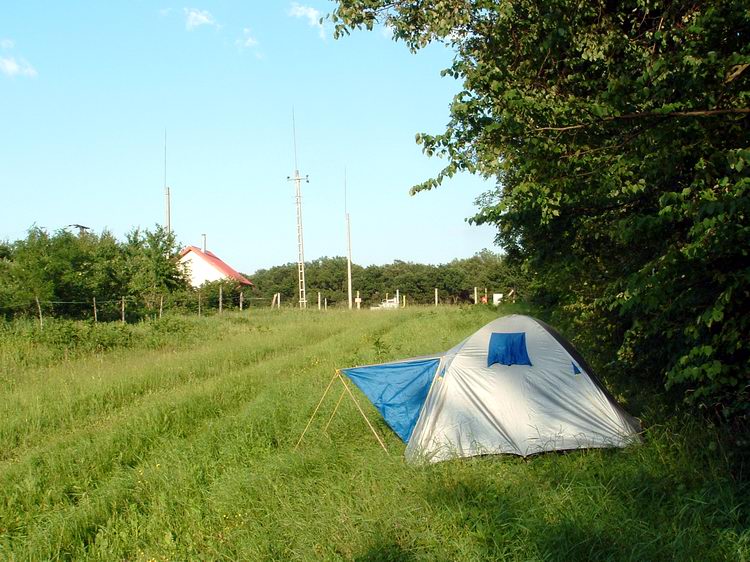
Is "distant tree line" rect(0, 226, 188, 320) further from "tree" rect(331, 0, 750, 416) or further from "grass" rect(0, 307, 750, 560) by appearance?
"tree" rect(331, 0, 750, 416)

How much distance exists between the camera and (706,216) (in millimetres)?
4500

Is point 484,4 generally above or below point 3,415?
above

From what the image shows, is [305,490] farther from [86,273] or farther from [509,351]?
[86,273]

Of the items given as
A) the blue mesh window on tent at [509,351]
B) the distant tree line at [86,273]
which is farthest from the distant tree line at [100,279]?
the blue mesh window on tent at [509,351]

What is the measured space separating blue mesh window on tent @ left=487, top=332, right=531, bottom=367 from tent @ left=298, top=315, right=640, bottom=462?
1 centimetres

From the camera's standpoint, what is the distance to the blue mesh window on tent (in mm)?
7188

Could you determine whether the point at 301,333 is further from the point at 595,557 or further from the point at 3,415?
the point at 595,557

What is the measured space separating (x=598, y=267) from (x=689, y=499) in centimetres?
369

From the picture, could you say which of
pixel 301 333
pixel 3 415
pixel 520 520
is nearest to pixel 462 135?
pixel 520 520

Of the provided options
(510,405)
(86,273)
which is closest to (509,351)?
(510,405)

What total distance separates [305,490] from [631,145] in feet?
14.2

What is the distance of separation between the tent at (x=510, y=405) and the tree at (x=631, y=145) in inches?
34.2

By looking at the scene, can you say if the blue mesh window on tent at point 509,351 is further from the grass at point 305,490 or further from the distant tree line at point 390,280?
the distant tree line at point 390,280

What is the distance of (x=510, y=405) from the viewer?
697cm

==================================================

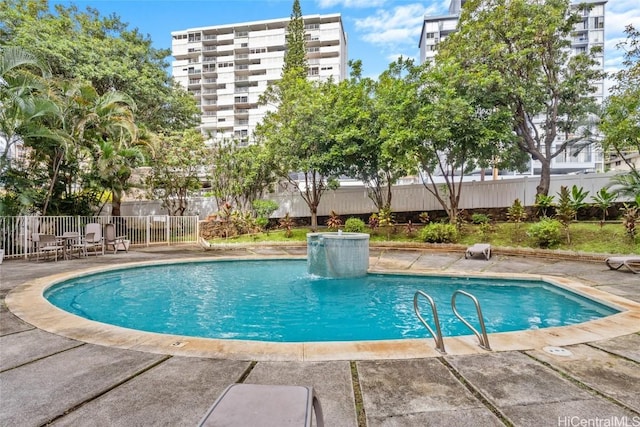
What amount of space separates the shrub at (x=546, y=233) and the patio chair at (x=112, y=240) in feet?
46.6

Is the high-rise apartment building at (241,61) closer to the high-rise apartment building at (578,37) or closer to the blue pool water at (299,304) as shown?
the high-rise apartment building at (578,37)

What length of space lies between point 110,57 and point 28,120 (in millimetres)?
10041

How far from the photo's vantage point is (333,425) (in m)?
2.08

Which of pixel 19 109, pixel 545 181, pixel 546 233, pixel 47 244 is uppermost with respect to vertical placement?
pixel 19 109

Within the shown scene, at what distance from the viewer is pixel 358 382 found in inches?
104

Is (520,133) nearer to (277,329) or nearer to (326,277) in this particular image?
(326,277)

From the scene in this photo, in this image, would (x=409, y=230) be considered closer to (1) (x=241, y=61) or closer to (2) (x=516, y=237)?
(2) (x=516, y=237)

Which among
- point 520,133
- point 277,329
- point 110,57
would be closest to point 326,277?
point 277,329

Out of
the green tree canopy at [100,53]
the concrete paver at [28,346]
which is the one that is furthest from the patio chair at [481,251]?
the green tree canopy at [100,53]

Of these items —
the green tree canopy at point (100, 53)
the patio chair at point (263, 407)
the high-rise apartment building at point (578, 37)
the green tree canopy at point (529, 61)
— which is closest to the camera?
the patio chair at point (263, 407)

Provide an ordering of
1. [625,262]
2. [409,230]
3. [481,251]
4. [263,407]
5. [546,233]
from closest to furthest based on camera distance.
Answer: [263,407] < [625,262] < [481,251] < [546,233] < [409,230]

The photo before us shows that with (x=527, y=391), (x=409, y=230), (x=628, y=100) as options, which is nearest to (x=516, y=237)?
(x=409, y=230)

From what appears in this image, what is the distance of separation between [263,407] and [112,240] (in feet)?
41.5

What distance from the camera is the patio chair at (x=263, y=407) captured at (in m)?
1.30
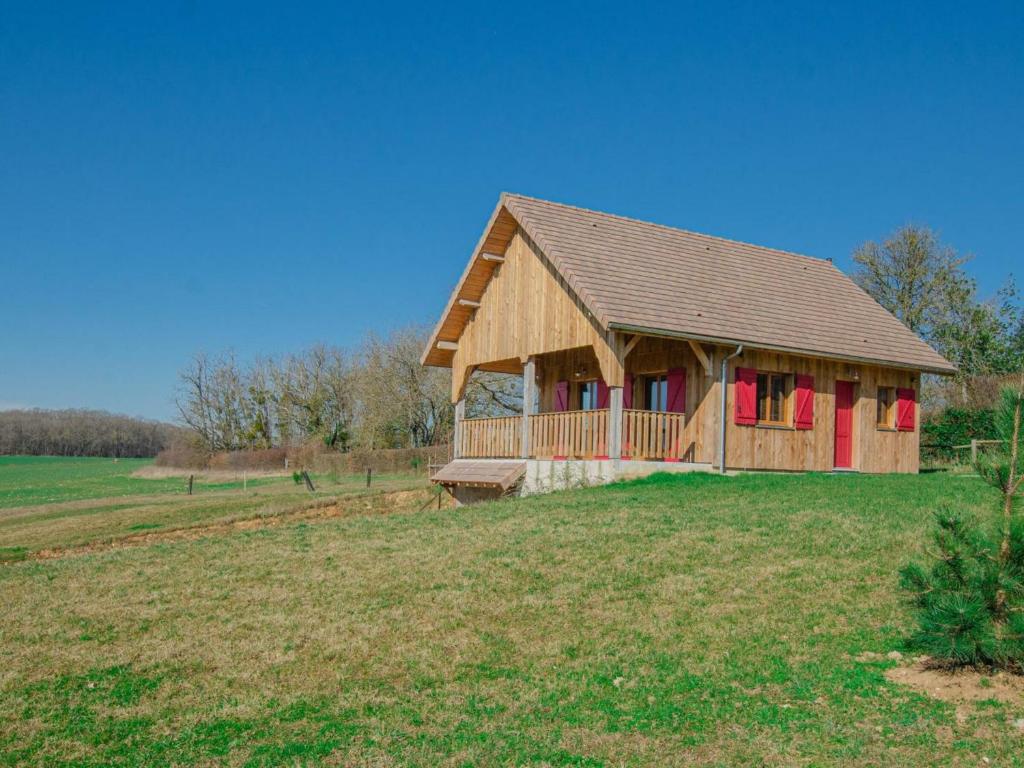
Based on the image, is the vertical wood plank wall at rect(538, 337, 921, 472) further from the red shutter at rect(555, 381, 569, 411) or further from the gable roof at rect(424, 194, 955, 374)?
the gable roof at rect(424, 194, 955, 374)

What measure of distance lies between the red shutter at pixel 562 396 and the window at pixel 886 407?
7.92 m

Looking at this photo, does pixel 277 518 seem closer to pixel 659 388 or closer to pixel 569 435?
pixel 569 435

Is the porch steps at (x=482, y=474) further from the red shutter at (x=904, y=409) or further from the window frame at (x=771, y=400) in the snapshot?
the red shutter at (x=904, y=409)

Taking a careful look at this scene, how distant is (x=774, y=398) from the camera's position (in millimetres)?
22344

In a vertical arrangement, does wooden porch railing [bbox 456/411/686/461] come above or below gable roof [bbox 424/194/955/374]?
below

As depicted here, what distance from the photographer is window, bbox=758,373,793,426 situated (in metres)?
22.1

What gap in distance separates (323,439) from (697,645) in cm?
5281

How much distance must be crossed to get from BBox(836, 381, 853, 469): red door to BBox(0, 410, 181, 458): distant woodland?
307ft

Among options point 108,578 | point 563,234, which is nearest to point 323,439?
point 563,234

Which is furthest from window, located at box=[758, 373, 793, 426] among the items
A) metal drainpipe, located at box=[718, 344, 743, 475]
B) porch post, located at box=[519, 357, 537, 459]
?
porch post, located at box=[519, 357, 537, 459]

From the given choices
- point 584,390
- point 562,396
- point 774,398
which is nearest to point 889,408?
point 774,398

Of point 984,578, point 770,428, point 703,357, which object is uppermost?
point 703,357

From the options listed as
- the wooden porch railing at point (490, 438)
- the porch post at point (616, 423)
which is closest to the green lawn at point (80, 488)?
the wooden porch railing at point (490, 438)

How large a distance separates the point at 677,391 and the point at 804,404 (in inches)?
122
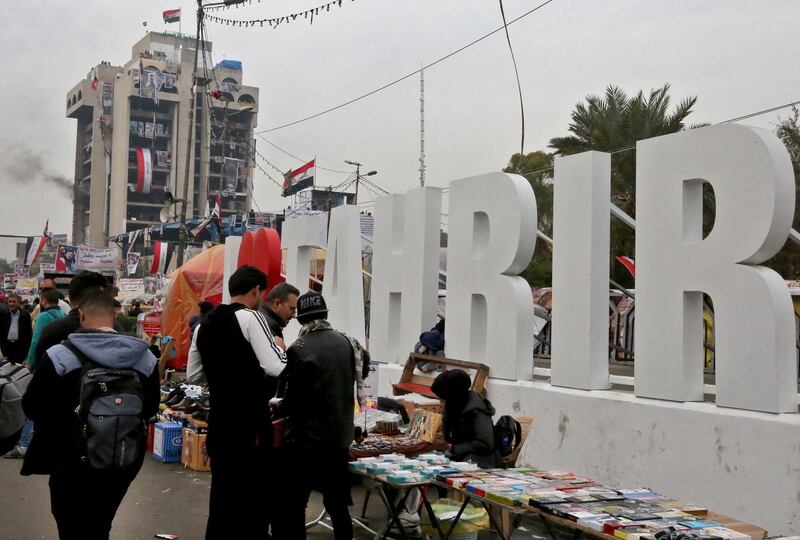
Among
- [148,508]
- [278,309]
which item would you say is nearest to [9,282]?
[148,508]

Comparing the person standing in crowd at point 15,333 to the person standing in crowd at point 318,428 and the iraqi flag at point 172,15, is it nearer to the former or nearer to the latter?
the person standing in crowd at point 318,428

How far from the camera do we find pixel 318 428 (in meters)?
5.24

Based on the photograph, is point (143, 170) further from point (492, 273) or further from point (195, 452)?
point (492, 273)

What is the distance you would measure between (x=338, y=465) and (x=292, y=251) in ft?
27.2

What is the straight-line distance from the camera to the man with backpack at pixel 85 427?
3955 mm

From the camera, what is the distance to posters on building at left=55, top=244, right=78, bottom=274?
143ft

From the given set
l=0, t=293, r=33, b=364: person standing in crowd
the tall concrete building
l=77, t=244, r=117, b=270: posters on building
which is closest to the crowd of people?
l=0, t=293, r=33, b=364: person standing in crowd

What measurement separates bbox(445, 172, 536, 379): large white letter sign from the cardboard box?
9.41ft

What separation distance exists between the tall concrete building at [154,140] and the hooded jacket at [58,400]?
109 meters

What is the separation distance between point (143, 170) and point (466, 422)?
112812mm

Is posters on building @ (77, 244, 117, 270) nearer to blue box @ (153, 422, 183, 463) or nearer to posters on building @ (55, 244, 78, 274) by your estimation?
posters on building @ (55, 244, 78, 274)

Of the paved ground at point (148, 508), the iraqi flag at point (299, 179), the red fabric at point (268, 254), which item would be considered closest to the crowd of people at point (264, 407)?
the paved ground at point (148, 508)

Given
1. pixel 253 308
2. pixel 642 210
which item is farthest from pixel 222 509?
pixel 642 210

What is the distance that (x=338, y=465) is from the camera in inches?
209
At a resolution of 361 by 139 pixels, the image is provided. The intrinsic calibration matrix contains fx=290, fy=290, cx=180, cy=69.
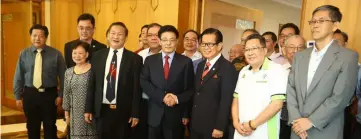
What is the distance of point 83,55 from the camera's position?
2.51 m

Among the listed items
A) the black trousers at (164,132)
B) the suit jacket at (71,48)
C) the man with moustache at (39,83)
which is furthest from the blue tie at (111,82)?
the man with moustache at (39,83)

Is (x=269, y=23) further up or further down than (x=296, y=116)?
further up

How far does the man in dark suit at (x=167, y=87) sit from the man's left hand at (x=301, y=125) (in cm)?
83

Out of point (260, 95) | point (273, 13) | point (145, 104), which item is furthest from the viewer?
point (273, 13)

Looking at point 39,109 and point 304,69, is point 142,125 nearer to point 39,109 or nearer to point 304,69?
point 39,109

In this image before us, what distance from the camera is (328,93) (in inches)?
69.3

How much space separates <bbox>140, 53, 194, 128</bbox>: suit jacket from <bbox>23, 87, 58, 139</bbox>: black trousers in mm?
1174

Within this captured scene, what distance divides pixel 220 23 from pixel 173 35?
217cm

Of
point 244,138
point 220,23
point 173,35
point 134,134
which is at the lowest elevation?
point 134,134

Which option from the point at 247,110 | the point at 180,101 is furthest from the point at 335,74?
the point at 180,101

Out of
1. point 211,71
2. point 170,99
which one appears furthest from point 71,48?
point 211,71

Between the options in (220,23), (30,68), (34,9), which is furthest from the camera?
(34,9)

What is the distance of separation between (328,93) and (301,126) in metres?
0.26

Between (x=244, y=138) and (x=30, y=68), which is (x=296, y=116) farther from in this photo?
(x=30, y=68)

==================================================

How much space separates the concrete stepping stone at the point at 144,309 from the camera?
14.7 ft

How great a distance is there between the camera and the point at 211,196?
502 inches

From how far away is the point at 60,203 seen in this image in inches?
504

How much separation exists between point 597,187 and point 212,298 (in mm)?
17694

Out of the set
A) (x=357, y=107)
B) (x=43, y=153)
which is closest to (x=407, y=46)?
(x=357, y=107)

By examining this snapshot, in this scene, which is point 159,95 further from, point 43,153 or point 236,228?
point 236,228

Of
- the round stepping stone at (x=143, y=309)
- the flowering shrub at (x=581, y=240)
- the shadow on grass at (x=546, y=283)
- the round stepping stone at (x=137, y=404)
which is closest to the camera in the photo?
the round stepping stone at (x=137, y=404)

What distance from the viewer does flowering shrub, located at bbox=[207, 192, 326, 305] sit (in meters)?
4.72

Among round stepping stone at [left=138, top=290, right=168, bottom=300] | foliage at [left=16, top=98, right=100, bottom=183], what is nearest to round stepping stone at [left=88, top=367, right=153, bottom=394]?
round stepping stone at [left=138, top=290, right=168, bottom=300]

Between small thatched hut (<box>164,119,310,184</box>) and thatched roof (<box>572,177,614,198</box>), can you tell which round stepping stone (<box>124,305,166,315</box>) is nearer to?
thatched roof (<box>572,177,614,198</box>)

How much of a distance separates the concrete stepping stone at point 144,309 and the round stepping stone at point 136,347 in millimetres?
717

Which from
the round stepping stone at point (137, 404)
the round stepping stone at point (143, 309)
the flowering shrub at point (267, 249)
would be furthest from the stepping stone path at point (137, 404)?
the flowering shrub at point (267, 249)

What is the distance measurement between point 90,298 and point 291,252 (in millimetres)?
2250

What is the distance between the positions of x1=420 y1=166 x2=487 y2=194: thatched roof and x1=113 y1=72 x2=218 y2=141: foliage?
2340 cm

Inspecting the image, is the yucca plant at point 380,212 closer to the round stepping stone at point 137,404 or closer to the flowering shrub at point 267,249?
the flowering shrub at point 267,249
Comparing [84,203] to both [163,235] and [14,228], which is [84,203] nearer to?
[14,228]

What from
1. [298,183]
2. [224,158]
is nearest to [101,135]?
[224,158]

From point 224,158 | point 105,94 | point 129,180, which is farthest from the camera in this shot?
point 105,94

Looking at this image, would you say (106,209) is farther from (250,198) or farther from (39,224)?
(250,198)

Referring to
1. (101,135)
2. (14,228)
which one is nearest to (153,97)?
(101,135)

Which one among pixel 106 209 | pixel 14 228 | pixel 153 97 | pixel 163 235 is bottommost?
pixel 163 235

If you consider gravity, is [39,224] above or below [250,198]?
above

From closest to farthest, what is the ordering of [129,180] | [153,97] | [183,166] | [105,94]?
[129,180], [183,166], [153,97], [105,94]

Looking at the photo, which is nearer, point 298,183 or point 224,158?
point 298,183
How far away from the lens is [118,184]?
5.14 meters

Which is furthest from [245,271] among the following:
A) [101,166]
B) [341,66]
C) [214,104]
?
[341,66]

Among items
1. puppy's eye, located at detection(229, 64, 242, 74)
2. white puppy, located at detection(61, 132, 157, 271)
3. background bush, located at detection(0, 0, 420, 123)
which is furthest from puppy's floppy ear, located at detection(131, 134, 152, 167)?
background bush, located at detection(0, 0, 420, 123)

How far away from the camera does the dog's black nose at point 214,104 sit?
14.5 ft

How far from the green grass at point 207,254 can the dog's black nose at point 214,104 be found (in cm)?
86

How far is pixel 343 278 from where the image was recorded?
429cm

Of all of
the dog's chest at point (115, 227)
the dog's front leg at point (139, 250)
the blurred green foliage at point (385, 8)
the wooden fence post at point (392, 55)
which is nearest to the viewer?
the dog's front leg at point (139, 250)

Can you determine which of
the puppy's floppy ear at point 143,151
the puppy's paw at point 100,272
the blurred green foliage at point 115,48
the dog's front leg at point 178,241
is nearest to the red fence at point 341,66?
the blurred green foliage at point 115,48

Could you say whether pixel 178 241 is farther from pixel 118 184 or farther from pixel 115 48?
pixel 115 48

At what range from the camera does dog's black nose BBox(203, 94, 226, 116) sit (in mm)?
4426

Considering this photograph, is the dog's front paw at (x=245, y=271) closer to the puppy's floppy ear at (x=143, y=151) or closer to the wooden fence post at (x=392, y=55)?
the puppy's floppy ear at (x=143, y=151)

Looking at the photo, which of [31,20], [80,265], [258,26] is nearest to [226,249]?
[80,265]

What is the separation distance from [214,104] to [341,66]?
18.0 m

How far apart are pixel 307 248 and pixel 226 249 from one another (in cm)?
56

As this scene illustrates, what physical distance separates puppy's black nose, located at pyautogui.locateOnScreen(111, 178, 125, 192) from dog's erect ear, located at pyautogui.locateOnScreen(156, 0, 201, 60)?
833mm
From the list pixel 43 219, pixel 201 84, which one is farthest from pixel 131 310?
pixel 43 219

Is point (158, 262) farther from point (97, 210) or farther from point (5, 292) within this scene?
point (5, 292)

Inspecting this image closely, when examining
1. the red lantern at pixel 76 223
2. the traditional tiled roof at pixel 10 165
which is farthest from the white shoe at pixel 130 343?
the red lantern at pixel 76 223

==================================================

• EXERCISE: Identify each line in the entries above that contains the word "items", and copy every such line in full.

• TASK OUTPUT:
Of the items given as
Of these items —
Which is furthest from window, located at box=[758, 373, 793, 426] among the items
Among the listed items
Among items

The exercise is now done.